**VORLIEGENDER TEXT:**
==================================================

THass, Mord und Liebe: Harsefelder Giftmörderin „Rote Lena“ fasziniert bis heute

Die rote Lena - dargestellt von Lara Maria Wichels. Foto: Liv Plotz
Ein Roman, ein ZDF-Film - und jetzt eine Sonderausstellung. Die Lebensgeschichte der Anna Marlene Prink bietet spannenden Stoff um Liebe, Hass und Mord - und die Frage: Wurde die siebenfache Mutter in Harsefeld zu Unrecht zum Tode verurteilt?
Harsefeld. Unmittelbar dort, wo vor über 182 Jahren Anna Marlene Prink auf ihr Todesurteil wartete, befindet sich heute das Museum Harsefeld. Hier wurde jetzt eine Sonderausstellung mit dem Titel „Die rote Lena - der Mythos lebt“ eröffnet, die außergewöhnliche Einblicke in die Vergangenheit dieser ganz besonderen Frau und den Kriminalfall bietet.
Die Geschichte der angeblichen Giftmischerin und Gattenmörderin wird hier wieder lebendig und lässt sich durch Exponate aus der Vergangenheit hautnah verfolgen.
Zur Ausstellungseröffnung am vergangenen Donnerstag kamen etliche Interessierte sowie an der Spurensuche Beteiligte wie Dietrich Alsdorf, ehemaliger Archäologe beim Landkreis und Autor mehrerer regional-historischer Romane, Christine Seemann aus Bützfleth, Mitglieder des Vereins für Kloster- und Heimatgeschichte Harsefeld als Veranstalter sowie Harsefelds Bürgermeisterin Susanne de Bruijn und Gemeindedirektorin Ute Kück.

Eröffnung der Sonderausstellung mit Autor Dietrich Alsdorf, Harsefelds Bürgermeisterin Susanne de Bruijn und Gemeindedirektorin Ute Kück (rechts). Foto: Susanne Laudien
Ausstellung mit interessanten Fundstücken
In den Schaukästen finden sich interessante Fundstücke, unter anderem der Schädel der Hingerichteten und Haushaltsgegenstände aus ihrem Verlies, das per Zufall 1981 bei archäologischen Ausgrabungen auf dem Amtshof gefunden wurde. Die Ausstellung läuft noch bis Ende Dezember, täglich außer montags, bis September von 15 bis 18 Uhr, ab Oktober bis 17 Uhr, sonn- und feiertags auch 10 bis 12 Uhr, der Eintritt ist frei.

Fundstücke aus dem Verlies: Dieses Geschirr muss Lena kurz vor der Hinrichtung benutzt haben. Foto: Susanne Laudien
Der Kriminalfall der roten Lena beschäftigt sei Jahren die Gemüter. 1927 erinnerte Pastor Seebo in seiner ersten Ortschronik an die öffentliche Hinrichtung von Anna Marlene Prink. In der Heide von Ohrensen soll die Menge gejohlt haben, als die Verurteilte und Mutter von sieben Kindern vom Wagen gezerrt wurde. Grausige Szenen sollen sich abgespielt haben. Henkersknechte, die mit Knüppeln auf sie einschlugen. Bis zuletzt soll Lena auf einen neuen Liebhaber gewartet haben, der sie vor dem Schafott bewahrt.

==================================================

**BEREITGESTELLTES MATERIAL:**
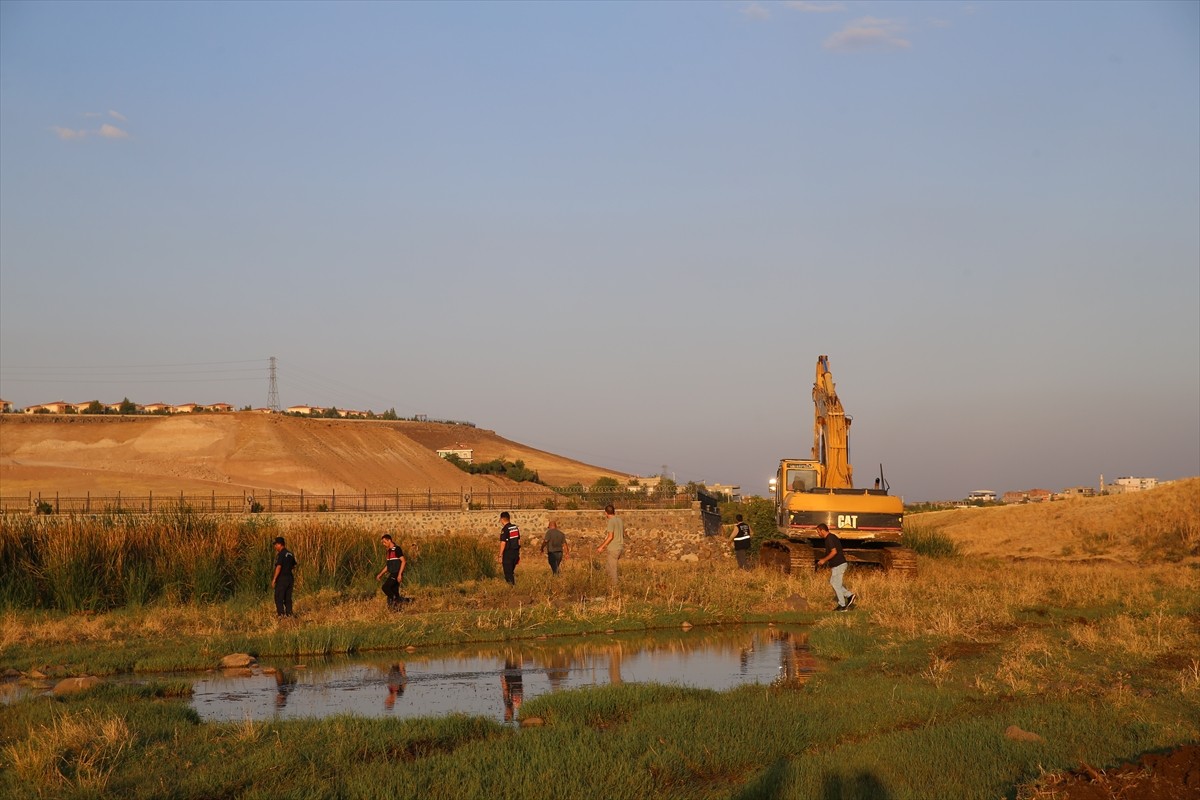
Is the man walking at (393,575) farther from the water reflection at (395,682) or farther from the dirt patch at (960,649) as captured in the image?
the dirt patch at (960,649)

==================================================

**DEINE AUFGABEN:**
1) Was sagt der Bericht über die rote Lena zu diesen Punkten?
(a) Welchen Titel trägt die Sonderausstellung im Museum Harsefeld?
(b) In welchem Jahr wurde das Verlies gefunden, und wo?
(c) Wer erinnerte 1927 an die öffentliche Hinrichtung, und in welcher Schrift?
2) Kannst du den Bericht über die Harsefelder Giftmörderin nach seinem letzten Satz weiterschreiben?

**ANTWORTEN JE AUFGABE:**
1)
(a) „Die rote Lena - der Mythos lebt“
(b) 1981, bei archäologischen Ausgrabungen auf dem Amtshof
(c) Pastor Seebo, in seiner ersten Ortschronik

2)
Neubewertung des Kriminalfalls
Dietrich Alsdorf und Dieter Goohsen nahmen bereits als Jugendliche die Spurensuche nach dem Grab am Richthügel auf, der als Marlenenberg in die Regionsgeschichte einging. 2006 gelang es Dieter Goohsen, die Lage des Richtplatzes auf dem Bostelsberg in Ohrensen anhand eines Koordinatenverzeichnisses zu bestimmen.
2015 konnte Dietrich Alsdorf die Grabgrube lokalisieren. 2020 folgte von der Kreisarchäologie die Grabung und Bergung der Gerichteten. Die Auswertung des Grabes, mit würdevoller Wiederbestattung 2021 in Harsefeld, führte zu einer Neubewertung des Kriminalfalls, vor allem aber zu einer Rekonstruktion des ungewöhnlichen Lebens der Anna Marlene Prink.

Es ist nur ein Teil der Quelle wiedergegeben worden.